Aleviliğin tarihsel akış içinde değişime uğradığı kuşku götürmez bir gerçektir. Bu bağlamda iki türlü Alevilikle karşılaşıyoruz; bunlardan biri siyasi Aleviliktir, diğeri de bizzat ehlisünnet ve’l cemaat olan tasavvuftur. Ne bir ırktır, ne de bir mezheptir. Siyasi anlamda Alevilik, Emevi-Abbasi ayrışmasından kaynaklanır. Allah ve Resulüne iman eden her Müslüman’ın Kuran ve Sünnet’in en büyük dava vekili olan Hz. Ali efendimiz ve Ehli Beyt’in yanında yer alması bizzat Allah ve Resulünün emriyle zorunludur. Bu konuda hiçbir Müslüman’ın kuşkusu olmamalıdır.

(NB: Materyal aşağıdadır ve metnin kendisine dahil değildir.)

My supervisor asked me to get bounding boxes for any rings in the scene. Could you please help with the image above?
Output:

Tarihin bize bildirdiği diğer Alevilik ise aynen Kadirilik, Nakşîlik, Mevlevilik gibi ehlisünnet vel cemaat olan bir tarikattır. Anadolu Aleviliğin gelişim serüveni tarih bilimi ışığında özetle şöyledir:
Alevilik başlangıçta Irak’ta hüküm süren tavizsiz kuralları olan bir tarikattı. Merkezi Erdebil tekkesiydi. Camileri vardı, ezanları okunurdu, mensupları değil namazı, orucu, zekâtı, haccı en küçük sünneti bile terk etmedikleri gibi müstehaplara bile azami derecede önem verirlerdi. Mensupları çoğunlukla Şafii, Hanbelî ve Hanefiydi.Bu Alevi tarikatının Anadolu’ya geçişi şöyle olmuştur. 1402’de Ankara Savaşı’nda Osmanlı ordusunu yenilgiye uğratan Moğol imparatoru Timur, dönüşte Erdebil Tekkesi’ne uğrar. Timur ile tekkenin şeyhi Hoca Ali arasında derin ve güçlü bir bağ oluşur. Timur, kendi hâkimiyet alanı içinde kalan Erdebil ve köylerini Safevi ailesine mensup bu tekkeye bağışlar. Osmanlıdan esir aldığı otuz sekiz bin Türkmeni de tekkenin hizmetine girmek üzere serbest bırakır.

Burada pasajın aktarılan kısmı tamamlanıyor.